Figure 3. OTC administration reduces MDA and 4-HNE levels in APAP-induced hepatotoxicity. Mice were orally treated with saline or OTC or NAC 2 h before injection of 300 mg/kg APAP. Twelve h after APAP injection, liver tissues were collected for measurement of MDA and 4-HNE. MDA (A) and 4-HNE (B) levels were decreased in APAP-overdose mice in a dose dependent manner by OTC. Data represent mean ± SE of n = 6 animals per group. # p < 0.005 vs. control group, * p < 0.01 vs. APAP alone group.
Molecules 18 03467 g003
In mice receiving 50 mg/kg and 100 mg/kg of OTC in the APAP-induced hepatotoxicity model, MDA levels were significantly reduced compared to the APAP alone group, and levels of 4-HNE were also significantly reduced compared to the APAP alone group.
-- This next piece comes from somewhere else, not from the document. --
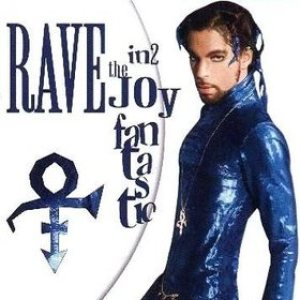 Prince - Rave In2 the Joy Fantastic cover art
2.4. Histologic Observation and Caspase-3 Activity

Histopathological analysis of the APAP alone treated mice showed severe centrilobular necrosis, lymphocyte infiltration and nitrotyrosine development. The vacuolization, cell swelling and abnormal architecture around the centrilobular veins documents that the cells were undergoing necrosis (Figure 4A) and nitrotyrosine formation was significantly increased in the group administrated APAP (Figure 4B). However, OTC treatment significantly alleviated the APAP-induced liver injuries in a dose dependent manner. NAC also recovered the histological parameters similar to the effect of OTC in the APAP-induced liver damage model.
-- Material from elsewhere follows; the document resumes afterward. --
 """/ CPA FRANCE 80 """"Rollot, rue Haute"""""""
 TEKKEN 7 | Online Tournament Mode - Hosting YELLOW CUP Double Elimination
Molecules 18 03467 g004 550
Figure 4. Ameliorative effects of OTC on APAP-induced centrilobular necrosis and nitrotyrosine production. Mice were orally treated with saline or OTC or NAC 2 h before injection of 300 mg/kg APAP. Twelve h after APAP injection, liver sections were stained with (A) H&E and (B) anti-nitrotyrosin antibody. Representative images of the livers from (a) untreated control mice, (b) 300 mg/kg APAP, (c) APAP + 25 mg/kg OTC, (d) APAP + 50 mg/kg OTC, (e) APAP + 100 mg/kg OTC, and (f) APAP + 100 mg/kg NAC. Original magnification = × 50.
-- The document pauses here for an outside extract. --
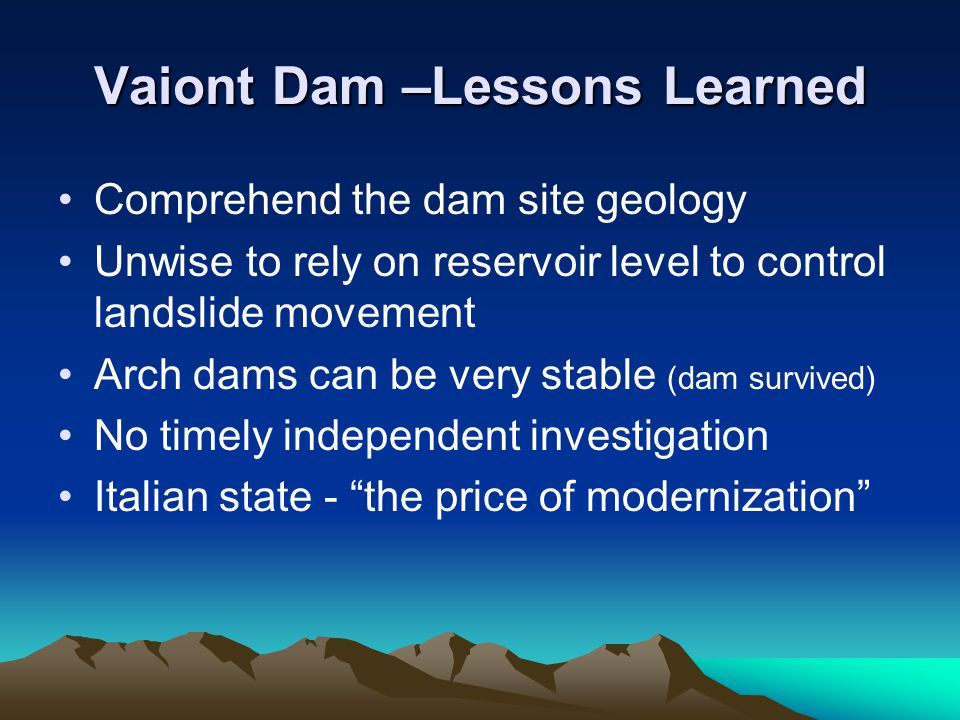 Vaiont Dam –Lessons Learned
Figure 4. Ameliorative effects of OTC on APAP-induced centrilobular necrosis and nitrotyrosine production. Mice were orally treated with saline or OTC or NAC 2 h before injection of 300 mg/kg APAP. Twelve h after APAP injection, liver sections were stained with (A) H&E and (B) anti-nitrotyrosin antibody. Representative images of the livers from (a) untreated control mice, (b) 300 mg/kg APAP, (c) APAP + 25 mg/kg OTC, (d) APAP + 50 mg/kg OTC, (e) APAP + 100 mg/kg OTC, and (f) APAP + 100 mg/kg NAC. Original magnification = × 50.
Molecules 18 03467 g004
The extent of necrosis was correlated with massive DNA fragmentation as demonstrated by the TUNEL assay (Figure 5A). Treatment with OTC markedly reduced the area of apoptosis, the number of TUNEL-positive cells, and nitrotyrosine protein adducts. Treatment with NAC also attenuated the areas of apoptosis, the extent of DNA damage and nitrotyrosine staining. Therefore, these results suggest that treatment with OTC after APAP administration was effective in protecting the liver compared to NAC. To determine whether or not this anti-apoptosis effect of OTC could be involved in the APAP-induced liver damage, caspase-3 activity was measured in the liver tissue lysates (Figure 5B). Caspase-3 activity was clearly elevated in the APAP administrated group compared with the no treatment normal group. Administration of OTC significantly reduced caspase-3 activation compared to the APAP only group in a dose dependent manner, however 25 mg/kg OTC showed no relevant recovery of the liver GSH levels. NAC also recovered histological parameters with an effect similar to that of OTC in the APAP-induced liver damage model. These results suggested that APAP-induced liver damage was related to the mechanism of cell death through apoptosis.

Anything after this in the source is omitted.